(Records from a dataset)

··········

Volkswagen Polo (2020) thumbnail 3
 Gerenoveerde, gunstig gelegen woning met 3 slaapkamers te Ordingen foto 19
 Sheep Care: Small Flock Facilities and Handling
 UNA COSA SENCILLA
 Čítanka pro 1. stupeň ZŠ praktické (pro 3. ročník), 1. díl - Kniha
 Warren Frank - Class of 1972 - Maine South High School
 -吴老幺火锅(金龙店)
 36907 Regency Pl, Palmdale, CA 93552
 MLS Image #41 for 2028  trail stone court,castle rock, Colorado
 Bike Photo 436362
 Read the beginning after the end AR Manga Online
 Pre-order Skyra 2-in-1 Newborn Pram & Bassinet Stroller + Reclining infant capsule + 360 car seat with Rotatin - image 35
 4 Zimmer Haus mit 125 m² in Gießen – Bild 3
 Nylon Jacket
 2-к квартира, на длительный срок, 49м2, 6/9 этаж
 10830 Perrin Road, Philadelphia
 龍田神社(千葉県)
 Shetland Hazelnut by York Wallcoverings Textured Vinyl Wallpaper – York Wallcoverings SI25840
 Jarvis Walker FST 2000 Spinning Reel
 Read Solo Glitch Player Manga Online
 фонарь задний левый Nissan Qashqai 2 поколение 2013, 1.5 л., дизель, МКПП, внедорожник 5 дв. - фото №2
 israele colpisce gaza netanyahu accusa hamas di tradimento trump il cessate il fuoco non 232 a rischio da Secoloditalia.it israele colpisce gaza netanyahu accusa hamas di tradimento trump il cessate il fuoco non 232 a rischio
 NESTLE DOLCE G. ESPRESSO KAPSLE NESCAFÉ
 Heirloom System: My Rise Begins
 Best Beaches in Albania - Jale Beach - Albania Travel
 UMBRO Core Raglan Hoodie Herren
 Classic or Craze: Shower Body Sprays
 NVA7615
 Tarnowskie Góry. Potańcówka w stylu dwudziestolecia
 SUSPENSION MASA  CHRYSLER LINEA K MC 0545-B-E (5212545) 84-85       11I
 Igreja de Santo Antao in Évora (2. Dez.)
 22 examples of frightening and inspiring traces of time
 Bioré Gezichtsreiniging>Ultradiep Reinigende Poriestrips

··········

**Work request:** Now that the records have been shown, restate each one word for word.

**Result below:**
Volkswagen Polo (2020) thumbnail 3
 Gerenoveerde, gunstig gelegen woning met 3 slaapkamers te Ordingen foto 19
 Sheep Care: Small Flock Facilities and Handling
 UNA COSA SENCILLA
 Čítanka pro 1. stupeň ZŠ praktické (pro 3. ročník), 1. díl - Kniha
 Warren Frank - Class of 1972 - Maine South High School
 -吴老幺火锅(金龙店)
 36907 Regency Pl, Palmdale, CA 93552
 MLS Image #41 for 2028  trail stone court,castle rock, Colorado
 Bike Photo 436362
 Read the beginning after the end AR Manga Online
 Pre-order Skyra 2-in-1 Newborn Pram & Bassinet Stroller + Reclining infant capsule + 360 car seat with Rotatin - image 35
 4 Zimmer Haus mit 125 m² in Gießen – Bild 3
 Nylon Jacket
 2-к квартира, на длительный срок, 49м2, 6/9 этаж
 10830 Perrin Road, Philadelphia
 龍田神社(千葉県)
 Shetland Hazelnut by York Wallcoverings Textured Vinyl Wallpaper – York Wallcoverings SI25840
 Jarvis Walker FST 2000 Spinning Reel
 Read Solo Glitch Player Manga Online
 фонарь задний левый Nissan Qashqai 2 поколение 2013, 1.5 л., дизель, МКПП, внедорожник 5 дв. - фото №2
 israele colpisce gaza netanyahu accusa hamas di tradimento trump il cessate il fuoco non 232 a rischio da Secoloditalia.it israele colpisce gaza netanyahu accusa hamas di tradimento trump il cessate il fuoco non 232 a rischio
 NESTLE DOLCE G. ESPRESSO KAPSLE NESCAFÉ
 Heirloom System: My Rise Begins
 Best Beaches in Albania - Jale Beach - Albania Travel
 UMBRO Core Raglan Hoodie Herren
 Classic or Craze: Shower Body Sprays
 NVA7615
 Tarnowskie Góry. Potańcówka w stylu dwudziestolecia
 SUSPENSION MASA  CHRYSLER LINEA K MC 0545-B-E (5212545) 84-85       11I
 Igreja de Santo Antao in Évora (2. Dez.)
 22 examples of frightening and inspiring traces of time
 Bioré Gezichtsreiniging>Ultradiep Reinigende Poriestrips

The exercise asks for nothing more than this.